Analyses are automatically started according to the "Families to analyze" queue. The family is then given an action of "running".
@ rasta:~/servers/crontab/analysis-auto.sh
$ cg analysis auto
$ cg analysis -f FAMILY-ID
This process involves a set of steps that setup the environment to prepare for analysis start:
-
config: a pedigree config is created in a "family" directory in the analysis root folder. Information is mainly fetched from status with some exceptions like picking up capture kit version which is stored in LIMS.
cg analysis config FAMILY-ID
-
link: link and rename FASTQ files for each sample in the family. We rely on all FASTQ files to already be stored in Housekeeper for each sample. Information to rename samples and link paried-end reads is fetched from the headers in the FASTQ-file itself.
cg analysis link -f FAMILY-ID
-
panel: generate a gene panel with relevant clinical genes for the analysis. The latest version of the "OMIM-AUTO" panel is seeded with every analysis to avoid errors with very few variants in the output. Panels information is managed in Scout. For collaborating customers: cust002-4 we run a pre-defined set of panels for most cases.
cg analysis panel FAMILY-ID
-
start: just start the pipeline with existing config/FASTQs/panel. This can be useful if you need to make custom edits to the config that you want to run with.
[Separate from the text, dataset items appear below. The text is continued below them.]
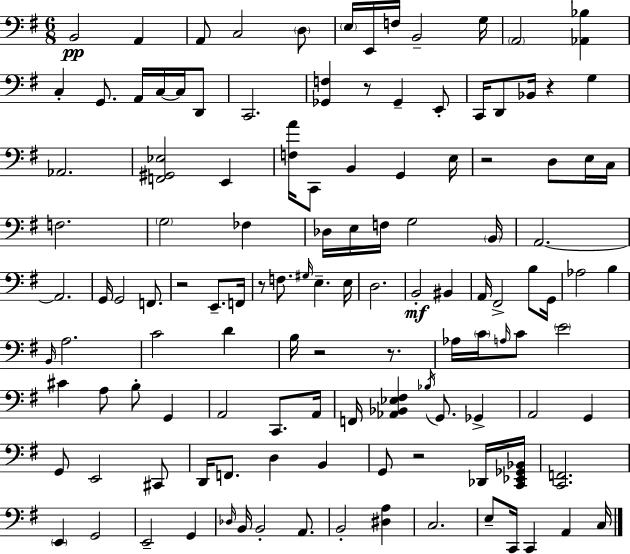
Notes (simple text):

B2/h A2/q A2/e C3/h D3/e E3/s E2/s F3/s B2/h G3/s A2/h [Ab2,Bb3]/q C3/q G2/e. A2/s C3/s C3/s D2/e C2/h. [Gb2,F3]/q R/e Gb2/q E2/e C2/s D2/e Bb2/s R/q G3/q Ab2/h. [F2,G#2,Eb3]/h E2/q [F3,A4]/s C2/e B2/q G2/q E3/s R/h D3/e E3/s C3/s F3/h. G3/h FES3/q Db3/s E3/s F3/s G3/h B2/s A2/h. A2/h. G2/s G2/h F2/e. R/h E2/e. F2/s R/e F3/e. G#3/s E3/q. E3/s D3/h. B2/h BIS2/q A2/s F#2/h B3/e G2/s Ab3/h B3/q B2/s A3/h. C4/h D4/q B3/s R/h R/e. Ab3/s C4/s A3/s C4/e E4/h C#4/q A3/e B3/e G2/q A2/h C2/e. A2/s F2/s [Ab2,Bb2,Eb3,F#3]/q Bb3/s G2/e. Gb2/q A2/h G2/q G2/e E2/h C#2/e D2/s F2/e. D3/q B2/q G2/e R/h Db2/s [C2,Eb2,Gb2,Bb2]/s [C2,F2]/h. E2/q G2/h E2/h G2/q Db3/s B2/s B2/h A2/e. B2/h [D#3,A3]/q C3/h. E3/e C2/s C2/q A2/q C3/s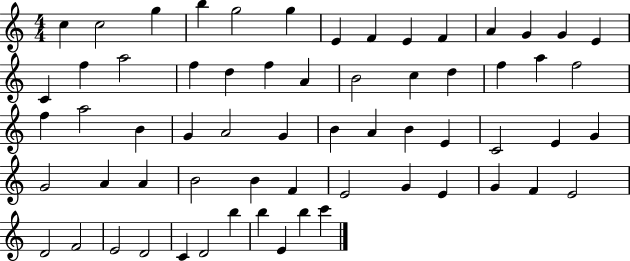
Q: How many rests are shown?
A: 0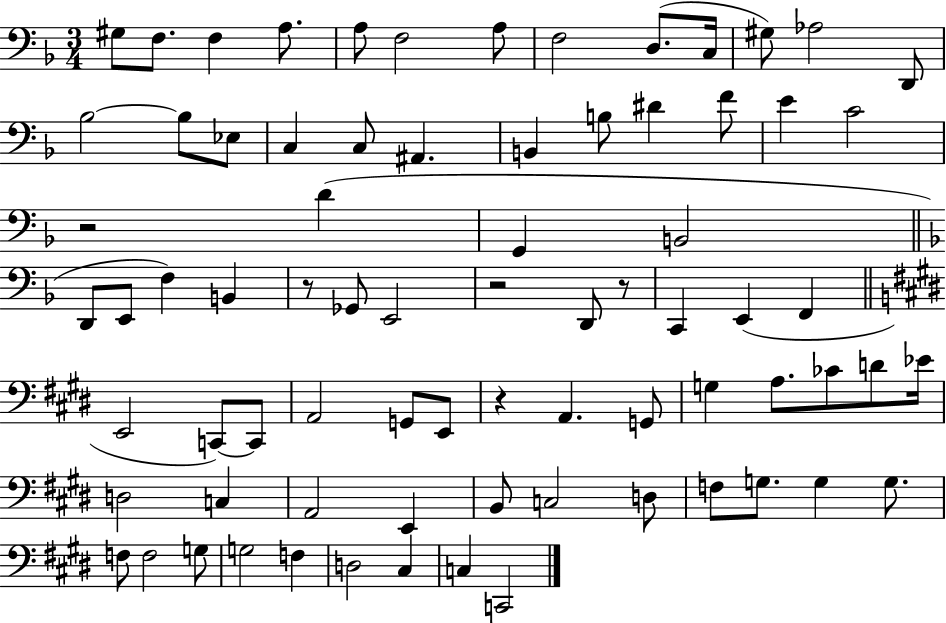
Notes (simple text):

G#3/e F3/e. F3/q A3/e. A3/e F3/h A3/e F3/h D3/e. C3/s G#3/e Ab3/h D2/e Bb3/h Bb3/e Eb3/e C3/q C3/e A#2/q. B2/q B3/e D#4/q F4/e E4/q C4/h R/h D4/q G2/q B2/h D2/e E2/e F3/q B2/q R/e Gb2/e E2/h R/h D2/e R/e C2/q E2/q F2/q E2/h C2/e C2/e A2/h G2/e E2/e R/q A2/q. G2/e G3/q A3/e. CES4/e D4/e Eb4/s D3/h C3/q A2/h E2/q B2/e C3/h D3/e F3/e G3/e. G3/q G3/e. F3/e F3/h G3/e G3/h F3/q D3/h C#3/q C3/q C2/h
cg analysis start FAMILY-ID
The analysis is thereafter tracked in Trailblazer until it's successfully completed. An analysis can fail and be restarted but when it eventually completes it is automatically picked up first by Trailblazer.
@ rasta:~/servers/crontab/trailblazer-scan.sh
$ trailblazer scan
Relevant files from all completed analyses are then stored in Housekeeper. An analysis record is also created in status in this process. Finally, the action ("running") for the related family is reset.
@ rasta:~/servers/crontab/store-completed.sh
$ cg store completed
$ cg store analysis [ANALYSIS-CONFIG-PATH]
The files to store are defined in the Trailblazer API in cg.
Analysis output of completed runs should be cleaned up after two weeks if it's been stored in Housekeeper.
cg clean auto
The command will promt you for confirmation before deleting any files.
Failure in this step indicates a quality-related error. The next step is usually to make an assesment of the deviation. You can start by running:
trailblazer check FAMILY-ID
This command will report sex determination and duplicates for all samples.
Poor coverage can be caused by missing FASTQ files that weren't linked before analysis start. It could also be a result of certain sample origins, e.g. "saliva" where it's expected to see a higher number of duplicates and mapping to bacterial genome sequences. You can find out the origin of the sample in the "Source" sample UDF in LIMS.